Baltimore’s François Scott Key Bridge opened in 1977.

This was a time when the newest and largest “Panamax” container ships carried around 3,300 standardized steel crates. They weighed approximately 53,000 tons.

The Baltimore Bridge was not built to withstand a collision with one of these. Or any other ship, for that matter.

However, after a collision that collapsed the Sunshine Skyway Bridge in Tampa Bay, Florida in 1980, new bridges were typically built with pylons, sand, and rubble “dolphins” (barriers) around reinforced foundations. and deeper.

This idea was not conceived with the 95,000-ton, 300m-long MV Dali in mind – almost as big as a US Navy nuclear-powered aircraft carrier.

And the newest and largest container ships that will enter service in 2024 are 400m long, 61m wide and can carry some 24,000 shipping containers.
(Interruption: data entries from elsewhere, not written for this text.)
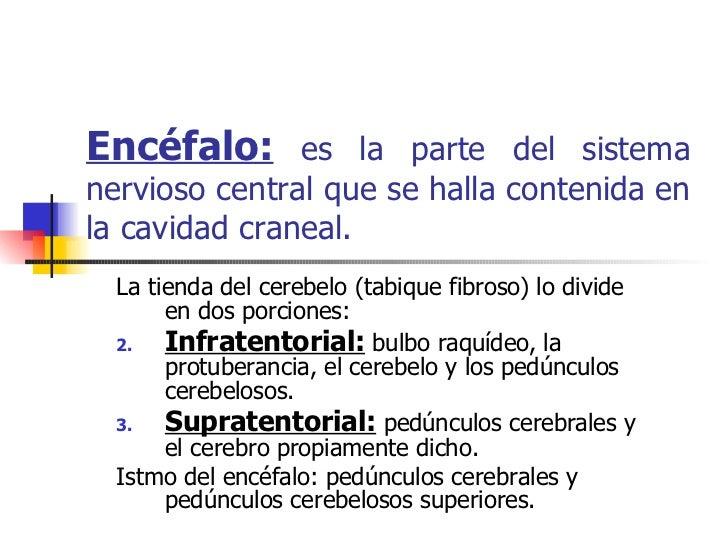 Encéfalo:  es la parte del sistema nervioso central que se halla contenida en la cavidad craneal. <ul><li>La tienda del ce...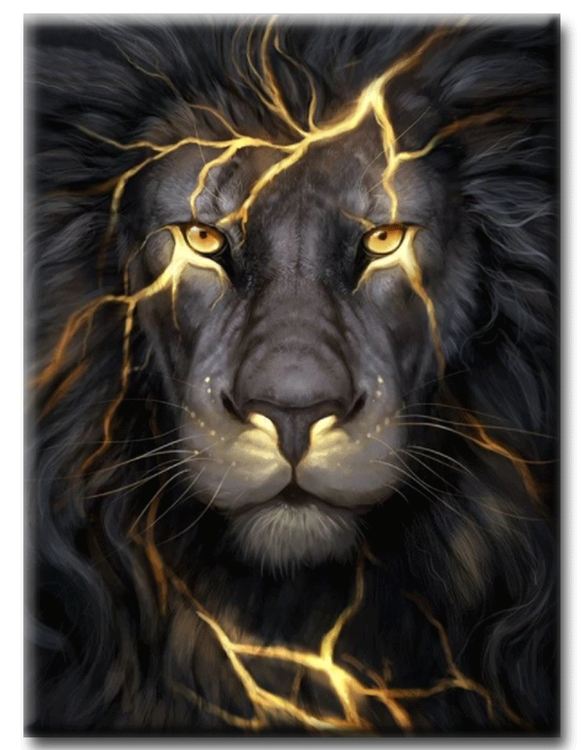 Diamanttavla Black Lion 40x50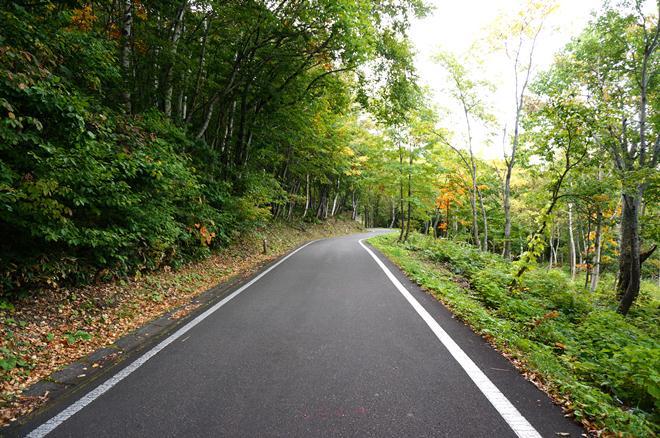 3 綺麗な林道.JPG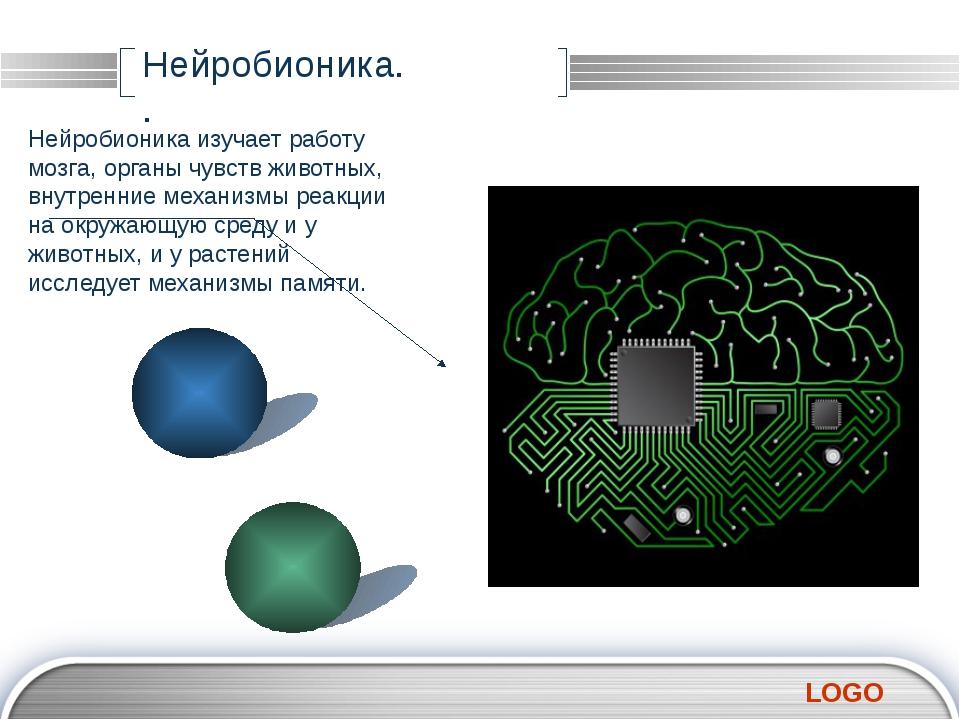 Нейробионика. . Нейробионика изучает работу мозга, органы чувств животных, в...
They can weigh more than 225,000 tonnes.

Worst scenario

“Insurers like AGCS have been warning for years that the increasing size of ships leads to a higher accumulation of risks,” explains Captain Khanna of Allianz. “These fears are now coming to fruition, as demonstrated by the growing number and cost of incidents. »

Collisions on bridges were rarely on the radars of international marine insurers until this week.

The main fear was the fire, which caused the loss of 64 ships in the five years to 2022.

“Dangerous and combustible goods are increasingly transported in containers, while the prevalence of lithium-ion (Li-ion) batteries poses a growing risk to both container shipping and car-carrying vessels,” says the Allianz report. “At the same time, these dangerous cargoes are increasingly transported by large ships, where the consequences of fires are magnified, leading to more serious losses and longer delays. »

Such a fire can quickly spread well beyond the handling capacity of a crew of 20 to 30 people, he adds.

And that’s why most of the world’s shipping companies quickly turned away from the Red Sea amid drone and missile attacks from Houthi rebels.

“The cost of casualties or incidents is increasing, with increased severity, and this is due to the increasing size of vessels,” explains Khanna. “Such ships generate economies of scale for shipowners, but also increased risk and a disproportionately higher cost if something goes wrong. »

The Allianz report details its “worst case scenario”, a collision between a container ship and a cruise liner.

These are a 225,000 ton “Post Panamax” container ship and a modern 250,000 ton cruise liner carrying some 5,600 passengers.

Few ports can receive them. Even fewer people can provide the emergency services needed to support them.

“Bigger ships mean bigger losses,” says Khanna. “An incident involving a (average) daily container ship or car transporter… can now cost up to $1 billion, once salvage and environmental considerations are taken into account. A major incident involving two mega container/passenger ships in an environmentally sensitive region could cost more than $4 billion.